Start of Text block

A novelty that sounds simple but was difficult to implement, yet brought so positive results in passenger numbers that it now spreads around the world, is the regular interval timeplan (or sometimes named by the German word Taktfahrplan): the idea to run trains at the same minute each hour (or two hours or half an hour). On one hand, this way passengers can remember times easily, on the other hand, introducing such a timeplan usually means a higher frequency, which again has a higher utility for passengers (e.g., even if some midday or late night trains run less profitably, new passengers drawn make the other trains even better earners).
On the rolling stock front, beyond multiple units, bi-level or double-deck trains also live a renaissance, also in North America. The lower floor of bi-level cars is also ideal for what has now became standard on European local trains: bike transport.
Modern railbuses gave new life to many European non-electrified branchlines. These are one- or two-car trains with compact engine packs, easier-to-board low floors, and a lighter chassis, in cases demanding special rules of traffic alongside/in normal trains. These kinds of trains don't spread fast in the USA, because AAR doesn't want to create a special category for them. Thus, either something similar but heavy (and expensive) has to be built (see Colorado Railcar's Aero DMU), or imported European trains are run as "light rail". An example is New Jersey Transit's River LINE, running GTW 2/6 railbuses of Swiss maker Stadler on a track also used by Conrail by night.
Though ridership grew healthily, constantly (from 4,200/weekday in spring 2004 to 7,350/weekday in 2006) and beyond projections(5,900/weekday), economically, the River LINE is also a truly bad example of re-starting service on an existing line. I just can't explain what cost $1.1 billion on a mere upgrade of an existing single-track 34-mile line without any major superstructures. But, since opponents of public rail transport projects like to cite it as example, I give an example of how restarting passenger service is done right.

End of Text block

Request: Output the passage on passenger rail word for word, from "On the rolling" up to and including "trains: bike transport.". The items that follow are separate material, unrelated to the passage on passenger rail.

Start of Material shown

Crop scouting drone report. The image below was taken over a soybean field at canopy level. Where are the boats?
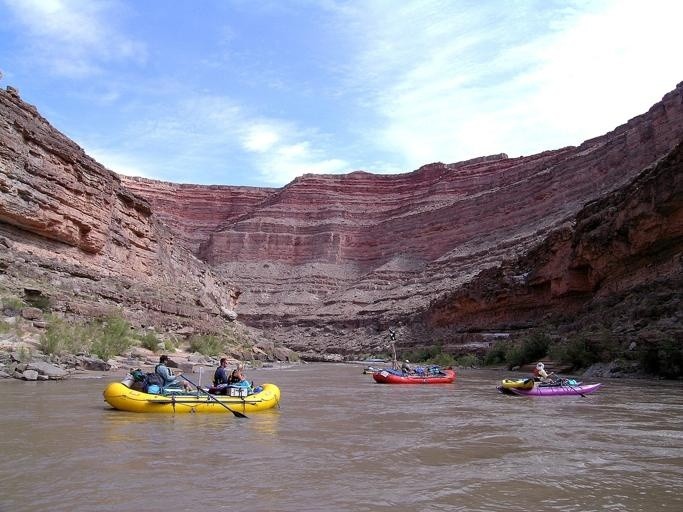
[364,367,452,374]
[103,382,281,414]
[496,378,602,396]
[373,370,456,384]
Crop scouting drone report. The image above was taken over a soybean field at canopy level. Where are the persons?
[229,361,254,394]
[532,361,557,384]
[211,356,228,384]
[154,354,193,392]
[401,359,414,374]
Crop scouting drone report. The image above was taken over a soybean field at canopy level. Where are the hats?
[537,362,544,370]
[160,355,170,361]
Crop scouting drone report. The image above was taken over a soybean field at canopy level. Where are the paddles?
[553,374,587,398]
[180,375,247,418]
[148,400,262,403]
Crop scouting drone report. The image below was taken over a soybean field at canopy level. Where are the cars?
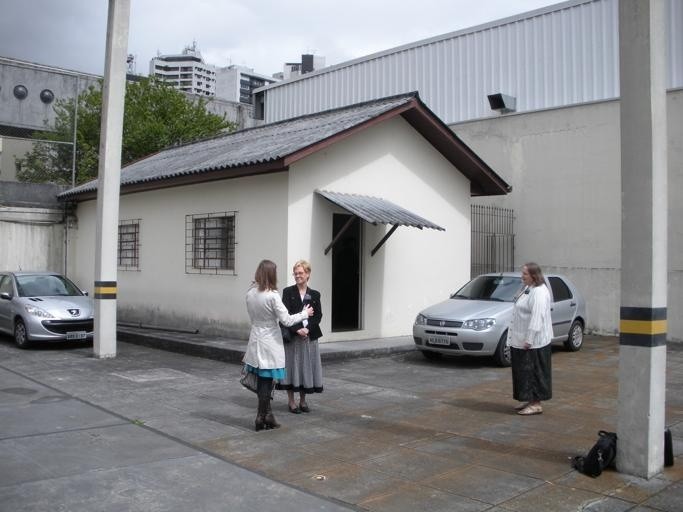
[410,269,587,366]
[0,269,96,351]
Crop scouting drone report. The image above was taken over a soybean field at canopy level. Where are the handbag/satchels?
[240,373,275,399]
[585,430,617,476]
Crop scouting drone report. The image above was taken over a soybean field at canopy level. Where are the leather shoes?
[287,400,308,414]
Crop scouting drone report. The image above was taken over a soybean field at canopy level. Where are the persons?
[236,258,315,433]
[278,260,326,415]
[504,261,555,416]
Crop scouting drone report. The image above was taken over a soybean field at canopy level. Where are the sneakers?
[514,401,543,415]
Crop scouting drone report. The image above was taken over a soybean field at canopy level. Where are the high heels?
[255,413,279,430]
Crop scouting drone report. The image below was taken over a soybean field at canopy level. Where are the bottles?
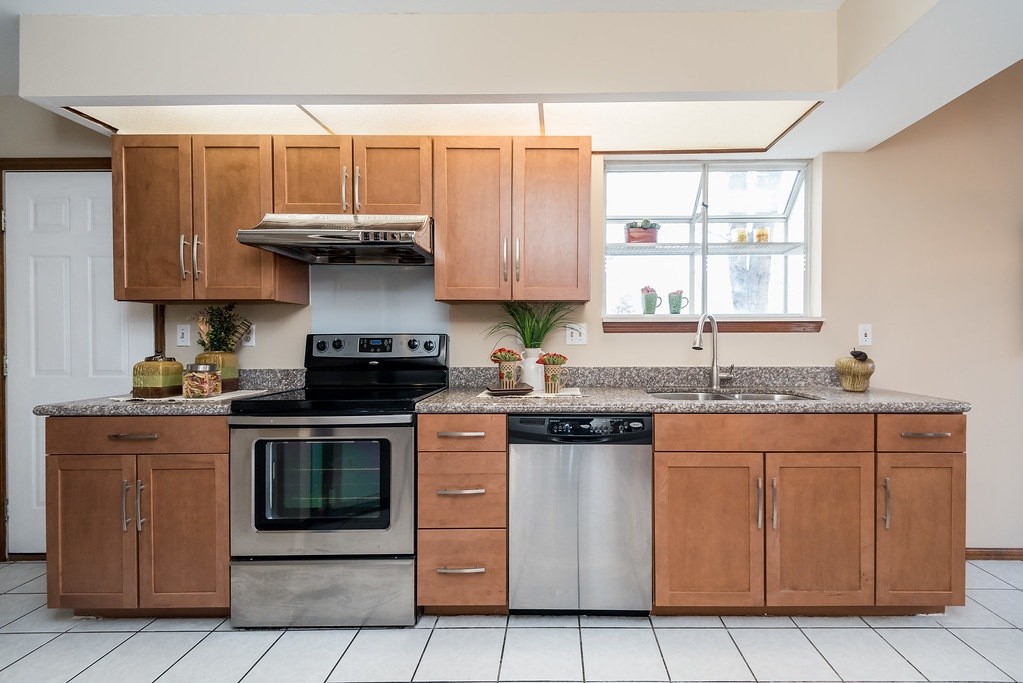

End of Material shown

Correct result:
On the rolling stock front, beyond multiple units, bi-level or double-deck trains also live a renaissance, also in North America. The lower floor of bi-level cars is also ideal for what has now became standard on European local trains: bike transport.